→ GOAL: Repeat the listing below word for word, starting at the line that contains "Within the set" and continuing through the final line of the listing.

→ Excerpts of spatial question data:
========================

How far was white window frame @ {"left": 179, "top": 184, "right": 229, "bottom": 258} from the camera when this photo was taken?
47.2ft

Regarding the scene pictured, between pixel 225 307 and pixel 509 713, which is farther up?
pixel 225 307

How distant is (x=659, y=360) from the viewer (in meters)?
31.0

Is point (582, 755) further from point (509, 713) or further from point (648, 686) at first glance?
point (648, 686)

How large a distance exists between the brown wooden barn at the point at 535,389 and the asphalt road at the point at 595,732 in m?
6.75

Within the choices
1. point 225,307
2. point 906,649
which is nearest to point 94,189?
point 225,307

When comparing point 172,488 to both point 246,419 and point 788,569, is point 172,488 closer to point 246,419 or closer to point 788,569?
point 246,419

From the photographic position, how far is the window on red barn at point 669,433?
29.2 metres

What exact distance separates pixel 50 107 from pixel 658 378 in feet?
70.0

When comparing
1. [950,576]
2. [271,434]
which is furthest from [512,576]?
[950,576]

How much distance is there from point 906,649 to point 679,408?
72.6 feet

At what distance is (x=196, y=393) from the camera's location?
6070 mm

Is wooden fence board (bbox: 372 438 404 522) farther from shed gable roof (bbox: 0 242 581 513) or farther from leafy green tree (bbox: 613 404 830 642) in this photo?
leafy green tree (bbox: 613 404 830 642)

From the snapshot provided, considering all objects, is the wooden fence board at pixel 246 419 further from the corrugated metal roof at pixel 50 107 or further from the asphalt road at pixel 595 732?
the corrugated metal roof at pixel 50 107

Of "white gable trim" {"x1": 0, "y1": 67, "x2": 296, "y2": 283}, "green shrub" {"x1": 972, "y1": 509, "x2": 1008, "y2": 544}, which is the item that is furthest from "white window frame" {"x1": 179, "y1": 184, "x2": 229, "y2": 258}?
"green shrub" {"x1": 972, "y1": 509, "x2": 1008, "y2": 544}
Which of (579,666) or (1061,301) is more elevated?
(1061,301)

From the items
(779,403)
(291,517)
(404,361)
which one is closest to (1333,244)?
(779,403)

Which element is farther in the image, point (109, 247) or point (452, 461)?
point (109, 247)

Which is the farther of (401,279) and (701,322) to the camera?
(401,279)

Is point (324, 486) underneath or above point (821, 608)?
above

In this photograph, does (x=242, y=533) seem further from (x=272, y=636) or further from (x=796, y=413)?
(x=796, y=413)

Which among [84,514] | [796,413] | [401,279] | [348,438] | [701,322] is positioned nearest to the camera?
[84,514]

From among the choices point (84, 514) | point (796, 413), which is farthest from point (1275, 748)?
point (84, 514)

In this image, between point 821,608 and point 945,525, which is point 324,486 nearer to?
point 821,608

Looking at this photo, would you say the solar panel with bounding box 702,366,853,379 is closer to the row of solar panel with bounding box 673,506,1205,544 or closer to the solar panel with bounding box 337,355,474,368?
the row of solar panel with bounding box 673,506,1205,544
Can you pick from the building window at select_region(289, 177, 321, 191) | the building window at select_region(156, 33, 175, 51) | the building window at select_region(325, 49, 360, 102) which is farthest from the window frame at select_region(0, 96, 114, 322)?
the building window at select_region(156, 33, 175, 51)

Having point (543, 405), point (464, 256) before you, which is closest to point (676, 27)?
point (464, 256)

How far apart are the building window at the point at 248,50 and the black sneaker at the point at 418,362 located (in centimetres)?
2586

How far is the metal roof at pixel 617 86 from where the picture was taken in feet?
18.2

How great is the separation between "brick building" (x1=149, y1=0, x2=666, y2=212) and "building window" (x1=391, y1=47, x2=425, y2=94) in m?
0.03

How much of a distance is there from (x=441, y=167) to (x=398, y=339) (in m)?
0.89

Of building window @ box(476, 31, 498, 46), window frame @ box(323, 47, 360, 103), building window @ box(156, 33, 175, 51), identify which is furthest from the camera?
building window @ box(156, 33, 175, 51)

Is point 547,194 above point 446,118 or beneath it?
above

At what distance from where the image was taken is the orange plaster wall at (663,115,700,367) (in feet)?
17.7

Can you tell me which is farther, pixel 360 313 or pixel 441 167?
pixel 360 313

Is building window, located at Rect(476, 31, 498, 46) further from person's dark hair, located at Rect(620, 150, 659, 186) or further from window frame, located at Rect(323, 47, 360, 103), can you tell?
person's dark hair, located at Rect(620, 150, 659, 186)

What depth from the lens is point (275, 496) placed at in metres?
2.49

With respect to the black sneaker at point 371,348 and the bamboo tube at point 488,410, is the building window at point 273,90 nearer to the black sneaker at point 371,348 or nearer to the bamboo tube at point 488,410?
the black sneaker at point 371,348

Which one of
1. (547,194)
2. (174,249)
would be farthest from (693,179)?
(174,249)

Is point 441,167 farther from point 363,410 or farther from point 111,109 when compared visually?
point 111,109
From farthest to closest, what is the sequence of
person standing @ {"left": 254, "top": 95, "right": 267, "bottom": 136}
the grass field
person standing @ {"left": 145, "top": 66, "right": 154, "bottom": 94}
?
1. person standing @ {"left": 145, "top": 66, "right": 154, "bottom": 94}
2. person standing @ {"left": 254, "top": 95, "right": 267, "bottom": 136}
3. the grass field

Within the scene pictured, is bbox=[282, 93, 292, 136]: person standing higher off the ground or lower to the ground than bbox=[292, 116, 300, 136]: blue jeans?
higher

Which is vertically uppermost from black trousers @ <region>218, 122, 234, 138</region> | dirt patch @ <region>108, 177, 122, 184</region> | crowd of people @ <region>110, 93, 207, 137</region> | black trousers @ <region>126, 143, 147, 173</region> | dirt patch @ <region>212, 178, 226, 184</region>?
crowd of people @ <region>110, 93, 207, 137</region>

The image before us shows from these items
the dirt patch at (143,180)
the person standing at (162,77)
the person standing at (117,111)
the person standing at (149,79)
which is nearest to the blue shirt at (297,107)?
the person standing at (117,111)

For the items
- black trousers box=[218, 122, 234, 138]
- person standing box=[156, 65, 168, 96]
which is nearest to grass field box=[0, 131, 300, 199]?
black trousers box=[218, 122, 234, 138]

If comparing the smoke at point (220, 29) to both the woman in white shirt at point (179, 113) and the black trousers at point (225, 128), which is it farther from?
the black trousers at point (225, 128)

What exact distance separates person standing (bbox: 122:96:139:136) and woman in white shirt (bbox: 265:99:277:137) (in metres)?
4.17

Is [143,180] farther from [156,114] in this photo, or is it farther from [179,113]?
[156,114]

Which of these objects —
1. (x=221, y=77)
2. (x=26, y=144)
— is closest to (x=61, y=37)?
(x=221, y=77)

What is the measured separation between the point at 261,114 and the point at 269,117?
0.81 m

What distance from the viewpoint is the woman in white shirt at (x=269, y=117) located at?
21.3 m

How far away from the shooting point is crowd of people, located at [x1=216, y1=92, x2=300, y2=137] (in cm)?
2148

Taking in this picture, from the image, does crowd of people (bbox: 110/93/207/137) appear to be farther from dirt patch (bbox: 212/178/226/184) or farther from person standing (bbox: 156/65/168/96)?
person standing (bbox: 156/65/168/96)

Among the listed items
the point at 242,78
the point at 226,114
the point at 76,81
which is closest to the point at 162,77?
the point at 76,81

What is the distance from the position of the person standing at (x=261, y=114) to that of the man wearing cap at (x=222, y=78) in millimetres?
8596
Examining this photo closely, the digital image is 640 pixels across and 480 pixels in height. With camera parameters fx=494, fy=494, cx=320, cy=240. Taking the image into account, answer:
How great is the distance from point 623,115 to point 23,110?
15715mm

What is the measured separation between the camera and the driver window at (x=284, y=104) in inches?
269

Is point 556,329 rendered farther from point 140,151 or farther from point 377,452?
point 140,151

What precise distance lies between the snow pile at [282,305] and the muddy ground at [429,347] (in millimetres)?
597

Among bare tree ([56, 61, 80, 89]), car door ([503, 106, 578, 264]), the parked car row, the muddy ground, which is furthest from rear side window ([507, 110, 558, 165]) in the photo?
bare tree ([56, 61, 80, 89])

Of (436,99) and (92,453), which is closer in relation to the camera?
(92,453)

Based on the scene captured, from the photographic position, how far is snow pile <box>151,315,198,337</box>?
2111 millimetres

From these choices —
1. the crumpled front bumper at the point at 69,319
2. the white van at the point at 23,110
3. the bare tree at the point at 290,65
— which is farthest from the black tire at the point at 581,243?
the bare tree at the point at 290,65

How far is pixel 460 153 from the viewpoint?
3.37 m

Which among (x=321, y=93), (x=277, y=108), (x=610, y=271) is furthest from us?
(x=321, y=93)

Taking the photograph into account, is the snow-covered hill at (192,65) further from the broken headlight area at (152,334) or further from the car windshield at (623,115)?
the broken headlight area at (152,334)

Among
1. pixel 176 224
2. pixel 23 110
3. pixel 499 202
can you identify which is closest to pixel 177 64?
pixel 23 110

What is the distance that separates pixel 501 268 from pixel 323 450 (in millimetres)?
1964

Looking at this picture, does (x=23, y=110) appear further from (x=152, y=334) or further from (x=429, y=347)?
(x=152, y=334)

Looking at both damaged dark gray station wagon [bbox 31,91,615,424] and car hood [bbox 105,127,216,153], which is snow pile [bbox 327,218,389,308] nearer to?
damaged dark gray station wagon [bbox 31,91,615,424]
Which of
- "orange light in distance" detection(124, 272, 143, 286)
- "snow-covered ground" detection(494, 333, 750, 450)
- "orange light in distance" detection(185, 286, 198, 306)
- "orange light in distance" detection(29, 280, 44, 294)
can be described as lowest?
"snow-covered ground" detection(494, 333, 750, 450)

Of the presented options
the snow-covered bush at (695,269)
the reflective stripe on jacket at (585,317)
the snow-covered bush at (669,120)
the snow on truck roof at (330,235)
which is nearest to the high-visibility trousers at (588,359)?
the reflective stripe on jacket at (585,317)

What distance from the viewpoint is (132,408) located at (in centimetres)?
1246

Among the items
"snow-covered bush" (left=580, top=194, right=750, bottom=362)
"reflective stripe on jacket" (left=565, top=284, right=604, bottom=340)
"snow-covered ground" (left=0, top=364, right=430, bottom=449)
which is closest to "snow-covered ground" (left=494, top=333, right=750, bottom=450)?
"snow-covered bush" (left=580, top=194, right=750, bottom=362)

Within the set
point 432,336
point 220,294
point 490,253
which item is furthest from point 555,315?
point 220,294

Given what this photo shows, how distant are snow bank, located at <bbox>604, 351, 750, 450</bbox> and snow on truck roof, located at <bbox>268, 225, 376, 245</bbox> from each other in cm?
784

========================

→ RESULT OF THIS EXERCISE:
Within the set
point 432,336
point 220,294
point 490,253
which item is furthest from point 555,315?
point 220,294

Given what this photo shows, how distant are snow bank, located at <bbox>604, 351, 750, 450</bbox> and snow on truck roof, located at <bbox>268, 225, 376, 245</bbox> from each other in cm?
784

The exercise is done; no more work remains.